- **Text shown**
+-------+

The government was accused of encouraging panic-buying of petrol last night after the Home Secretary, Jack Straw, admitted its measures to combat another fuel protest would maintain less than half the normal level of supplies.

As ministers played down the prospect of across-the-board cuts in fuel duty, Mr Straw suggested that ordinary motorists would bear the brunt of another fuel crisis as the Government sought to keep essential services going.

"We are aiming to be significantly better prepared than we were in September, and to do our very best to ensure that supplies for essential users are kept going," he said. "But we do not have any way in the world in which we could maintain supplies, even at 50 per cent, if there was very significant disruption."

The Home Secretary, who chairs a task force set up to limit the damage of a new wave of protests, said there was a responsibility on government, industry and organisations like the health service to get in stocks.

But the Tories warned that his remarks about stockpiling would backfire. In a letter to Mr Straw, Bernard Jenkin, the Opposition spokesman on transport, said: "Your comments can only provoke panic buying among the population as a whole."

Mr Straw suggested that Gordon Brown, the Chancellor, would not meet the protesters' demand for a 15p cut in fuel duty when he unveils his draft Budget a week tomorrow, just five days before the 60-day deadline set when the demonstrators ended their action last month.

Mr Straw said: "The overall result would be a temporary reduction, maybe, in fuel duty in return for unquestionably a big increase in interest rates and therefore a loss of jobs."

John Spellar, the Armed Forces Minister, told the Commons that 1,000 troops will have been trained to drive oil tankers by the 13 November deadline. "It's absolutely right to make contingency plans," he said.

But fuel protesters, who met in Manchester yesterday to discuss their tactics, expressed anger at the possible use of troops. Mark Francis, one of their leading figures, said the Government would face a new outbreak of "direct action" after the deadline if it failed to respond to their demands.

He admitted there were some divisions among the protesters, saying there was a "personal rift" between David Handley, chairman of Farmers for Action UK, and Brynle Williams, who headed the six-day stand-off outside the Stanlow refinery in Cheshire which sparked September's protests.

+-------+

- **Given material**
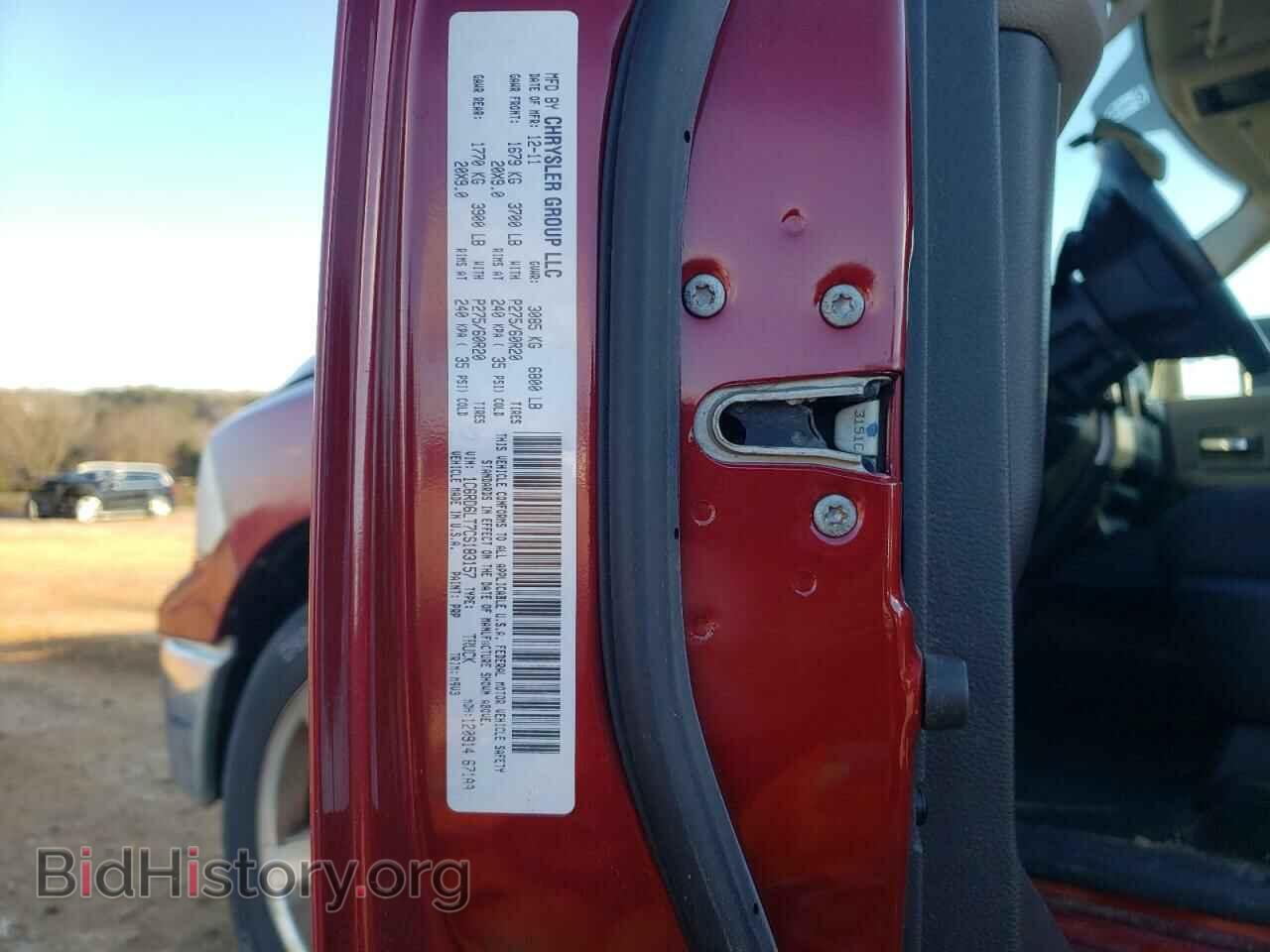 2012 DODGE RAM 1500 - VIN: 1C6RD6LT7CS183157 - Фото 12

+-------+

- **What you have to do**
Duplicate everything in the fuel protest article from "As ministers played" down to "essential services going.".

- **Task response**
As ministers played down the prospect of across-the-board cuts in fuel duty, Mr Straw suggested that ordinary motorists would bear the brunt of another fuel crisis as the Government sought to keep essential services going.